Conclusions: In summary, our data suggest that aucubin effectively alleviates CFA-induced inflammatory pain, potentially through triggering the PINK1 pathway, promoting mitophagy, and suppressing inflammation. These results provide a novel theoretical foundation for addressing the treatment of inflammatory pain.

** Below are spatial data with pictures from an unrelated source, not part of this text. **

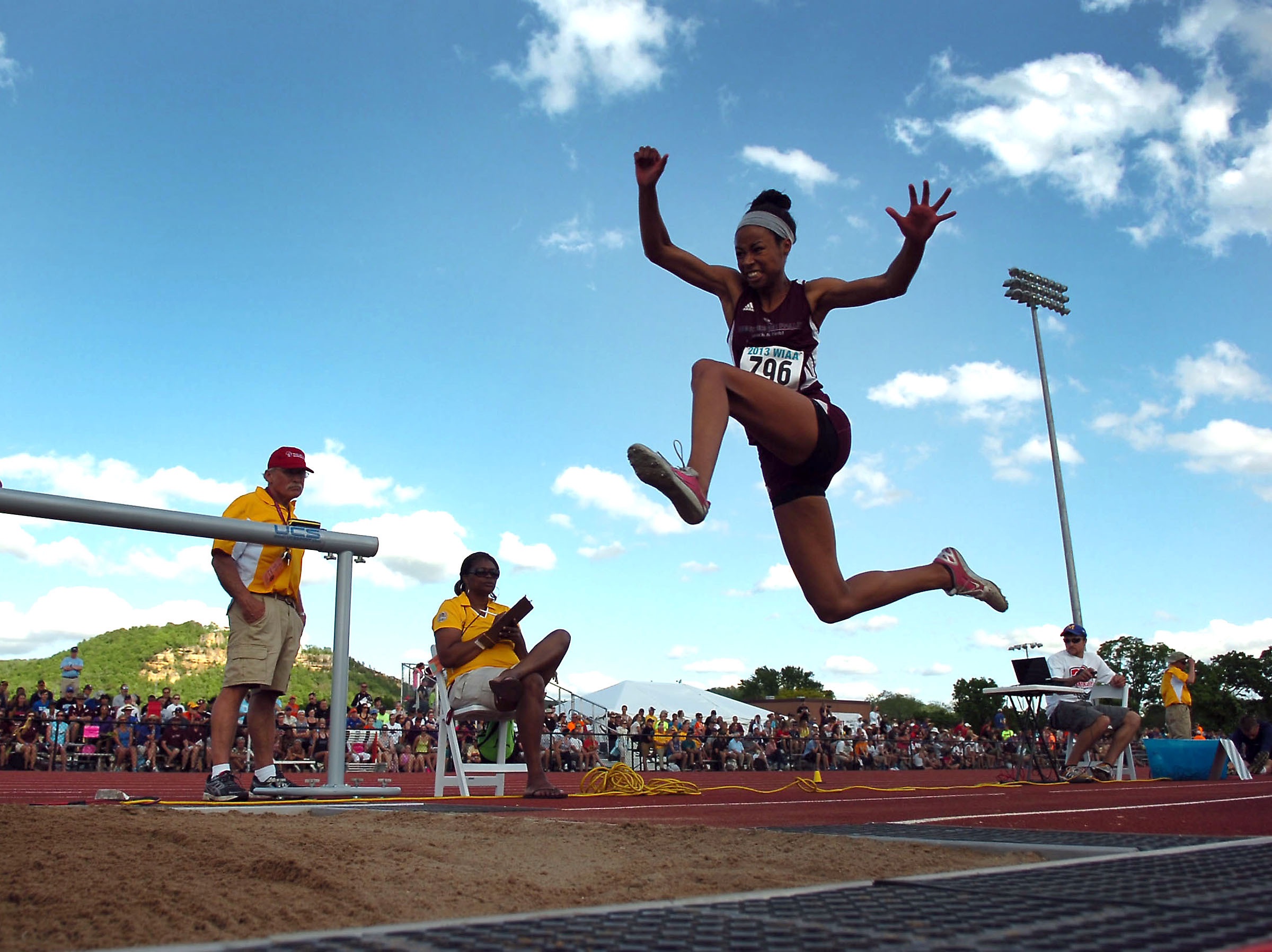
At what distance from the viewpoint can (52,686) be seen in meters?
33.7

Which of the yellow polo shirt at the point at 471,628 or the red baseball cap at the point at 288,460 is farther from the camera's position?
the yellow polo shirt at the point at 471,628

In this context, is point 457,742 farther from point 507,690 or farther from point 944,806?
point 944,806

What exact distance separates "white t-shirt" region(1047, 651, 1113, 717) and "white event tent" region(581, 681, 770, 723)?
13.2m

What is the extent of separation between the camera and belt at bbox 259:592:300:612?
4.51 m

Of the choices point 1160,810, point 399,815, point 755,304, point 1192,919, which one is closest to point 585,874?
point 1192,919

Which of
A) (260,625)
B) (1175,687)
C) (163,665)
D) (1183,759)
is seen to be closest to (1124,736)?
(1183,759)

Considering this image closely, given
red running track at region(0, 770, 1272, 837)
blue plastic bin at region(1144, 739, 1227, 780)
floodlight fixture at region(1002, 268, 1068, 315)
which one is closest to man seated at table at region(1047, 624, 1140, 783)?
red running track at region(0, 770, 1272, 837)

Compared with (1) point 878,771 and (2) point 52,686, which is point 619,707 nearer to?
(1) point 878,771

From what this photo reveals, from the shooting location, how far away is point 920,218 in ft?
12.5

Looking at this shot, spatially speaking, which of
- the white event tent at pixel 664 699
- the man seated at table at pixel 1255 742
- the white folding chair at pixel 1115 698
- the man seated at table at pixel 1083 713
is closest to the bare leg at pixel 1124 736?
Answer: the man seated at table at pixel 1083 713

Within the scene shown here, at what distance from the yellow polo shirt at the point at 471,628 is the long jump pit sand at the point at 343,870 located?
9.13 ft

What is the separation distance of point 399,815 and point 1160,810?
9.22 ft

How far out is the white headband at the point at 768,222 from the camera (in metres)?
3.83

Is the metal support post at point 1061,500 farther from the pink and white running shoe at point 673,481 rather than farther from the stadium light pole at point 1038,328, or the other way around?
the pink and white running shoe at point 673,481
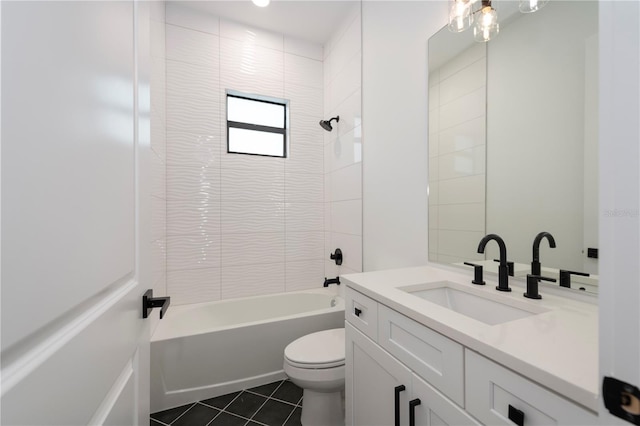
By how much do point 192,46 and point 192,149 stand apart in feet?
3.03

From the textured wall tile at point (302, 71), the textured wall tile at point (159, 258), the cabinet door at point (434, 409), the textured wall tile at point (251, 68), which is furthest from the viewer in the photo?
the textured wall tile at point (302, 71)

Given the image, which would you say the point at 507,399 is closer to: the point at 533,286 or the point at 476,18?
the point at 533,286

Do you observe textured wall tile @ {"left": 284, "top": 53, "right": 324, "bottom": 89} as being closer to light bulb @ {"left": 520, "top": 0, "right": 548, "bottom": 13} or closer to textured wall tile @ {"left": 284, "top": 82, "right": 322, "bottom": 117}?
textured wall tile @ {"left": 284, "top": 82, "right": 322, "bottom": 117}

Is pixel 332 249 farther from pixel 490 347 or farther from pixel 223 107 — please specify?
pixel 490 347

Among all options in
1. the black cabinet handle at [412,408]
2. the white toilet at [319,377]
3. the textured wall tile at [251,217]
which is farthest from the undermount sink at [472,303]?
the textured wall tile at [251,217]

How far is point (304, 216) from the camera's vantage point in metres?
2.75

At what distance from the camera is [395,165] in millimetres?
1749

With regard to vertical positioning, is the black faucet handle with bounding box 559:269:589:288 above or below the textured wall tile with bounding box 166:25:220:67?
below

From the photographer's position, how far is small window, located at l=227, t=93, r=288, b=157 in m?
2.56

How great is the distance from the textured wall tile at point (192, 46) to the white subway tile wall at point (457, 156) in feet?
6.53

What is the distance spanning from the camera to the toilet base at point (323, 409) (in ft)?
4.70

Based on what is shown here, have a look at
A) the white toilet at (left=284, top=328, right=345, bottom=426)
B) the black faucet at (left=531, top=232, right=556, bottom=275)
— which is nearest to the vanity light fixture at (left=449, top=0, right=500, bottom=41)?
the black faucet at (left=531, top=232, right=556, bottom=275)

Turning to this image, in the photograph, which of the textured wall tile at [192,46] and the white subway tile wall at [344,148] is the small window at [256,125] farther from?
the white subway tile wall at [344,148]

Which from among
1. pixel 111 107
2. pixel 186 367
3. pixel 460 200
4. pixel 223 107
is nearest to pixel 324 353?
pixel 186 367
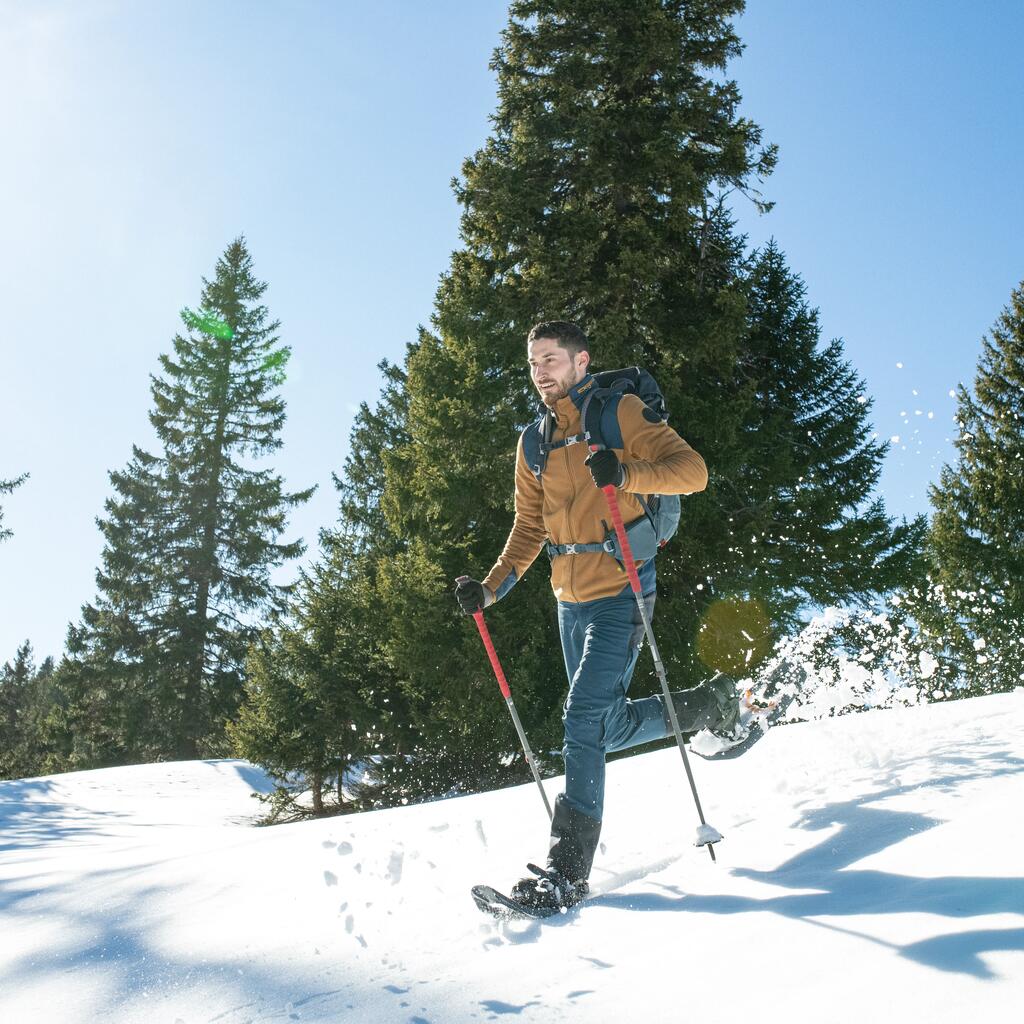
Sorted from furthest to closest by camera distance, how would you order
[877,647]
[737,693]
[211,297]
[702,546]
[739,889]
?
[211,297] < [877,647] < [702,546] < [737,693] < [739,889]

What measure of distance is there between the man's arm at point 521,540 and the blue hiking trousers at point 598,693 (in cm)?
54

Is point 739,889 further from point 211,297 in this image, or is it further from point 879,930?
point 211,297

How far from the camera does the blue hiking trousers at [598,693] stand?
9.99 ft

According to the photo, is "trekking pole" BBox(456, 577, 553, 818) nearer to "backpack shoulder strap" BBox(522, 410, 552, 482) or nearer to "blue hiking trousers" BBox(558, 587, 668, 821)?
"blue hiking trousers" BBox(558, 587, 668, 821)

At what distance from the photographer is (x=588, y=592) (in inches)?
129

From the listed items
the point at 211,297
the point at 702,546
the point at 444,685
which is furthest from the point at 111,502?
the point at 702,546

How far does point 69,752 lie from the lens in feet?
108

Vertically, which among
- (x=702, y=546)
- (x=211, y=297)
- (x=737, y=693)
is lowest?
(x=737, y=693)

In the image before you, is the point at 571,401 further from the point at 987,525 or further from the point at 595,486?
the point at 987,525

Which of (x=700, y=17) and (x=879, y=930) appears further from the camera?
(x=700, y=17)

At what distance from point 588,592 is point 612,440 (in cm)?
65

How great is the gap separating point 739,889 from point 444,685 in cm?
828

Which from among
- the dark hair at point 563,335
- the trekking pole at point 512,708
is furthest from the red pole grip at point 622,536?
the trekking pole at point 512,708

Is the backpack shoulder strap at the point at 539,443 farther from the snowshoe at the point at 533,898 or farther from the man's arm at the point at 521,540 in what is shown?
the snowshoe at the point at 533,898
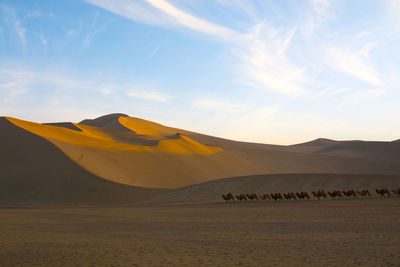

Keywords: PINK1; aucubin; inflammation; mitophagy; pain.

Figure 1

Chemical structure of aucubin.

Figure 2

Effect of aucubin on CFA-induced inflammatory pain in mice. (A, B) Aucubin attenuates CFA-induced mechanical allodynia and thermal hyperalgesia in mice. Results are expressed as mean ± SEM (n = 8). *** p < 0.001, and **** p < 0.0001, CFA + Veh vs. CFA + Aucubin. Representative trajectories of locomotor activity in the EPM (C) and OFT (G). (D–F) Summarized data showed the time spent in the open arms, open arm entries, and total distance traveled in the EPM. (H–J) Summarized data showed the time spent in the central area, distance moved in the central area, and total distance moved in the OFT. Data are expressed as mean ± SEM (n = 8). * p < 0.05, ** p < 0.01, and *** p < 0.001.

Figure 3

Effect of aucubin on CFA-induced glial cell activation and proinflammatory cytokine production in the spinal cord. (A,B) Representative immunofluorescence staining for microglia and astrocytes in the spinal dorsal cord of mice. (C,D) Mean immunofluorescence intensity of Iba-1 and GFAP (n = 3). Scale bars = 200 μm and 20 μm (magnification). (E–H) Representative bands of Western blot and quantitative analysis of the relative expression of TNF-α, IL-1β, and IL-6 (n = 3). Data are presented as mean ± SEM. * p < 0.05, ** p < 0.01, and *** p < 0.001.

Figure 4

RNA−Seq analysis in the spinal cord of CFA−injected mice treated with aucubin. (A) Heatmap analysis of DEGs in CFA + Veh and CFA + Aucubin groups. The x−axis represents different groups, while the y−axis represents the DEGs. Upregulated genes are depicted in red, and downregulated genes are represented in blue. The arrow points to PINK1 gene. (B) Volcano plot of DEGs. Red indicates upregulated DEGs, blue represents downregulated DEGs, and grey represents non-significant DEGs. (C) GO enrichment analysis. (D) KEGG pathway analysis. The size of the circles corresponds to the number of DEGs, and the color gradient from red to blue indicates decreasing significance. The arrow points to mitophagy pathway.

Figure 5

Effects of aucubin on mitophagy in CFA-injected mice. (A–E) Representative bands of Western blot and quantitative analysis of the relative expression of PINK1, Parkin, LC3B, and p62. Data are expressed as the mean ± SEM (n = 3). * p < 0.05, ** p < 0.01 and *** p < 0.01. (F) Double immunofluorescence staining of Neun (green), Iba-1 (green), GFAP (green) with PINK1 (red) after CFA injection for 6 days. Scale bar = 50 μm.

Figure 6

CCCP significantly alleviated CFA-induced inflammatory pain in mice by activating mitophagy. (A,B) CCCP attenuates mechanical allodynia and thermal hypersensitivity induced by CFA in mice (n = 9). (C–G) Representative bands of Western blot and quantitative analysis of the relative expression of PINK 1, Parkin, LC3B and p62 (n = 3). Data are expressed as mean ± SEM. * p < 0.05, ** p < 0.01, *** p < 0.001 and **** p < 0.001.

Figure 7

(A,B) Schematic representation of the experimental protocols.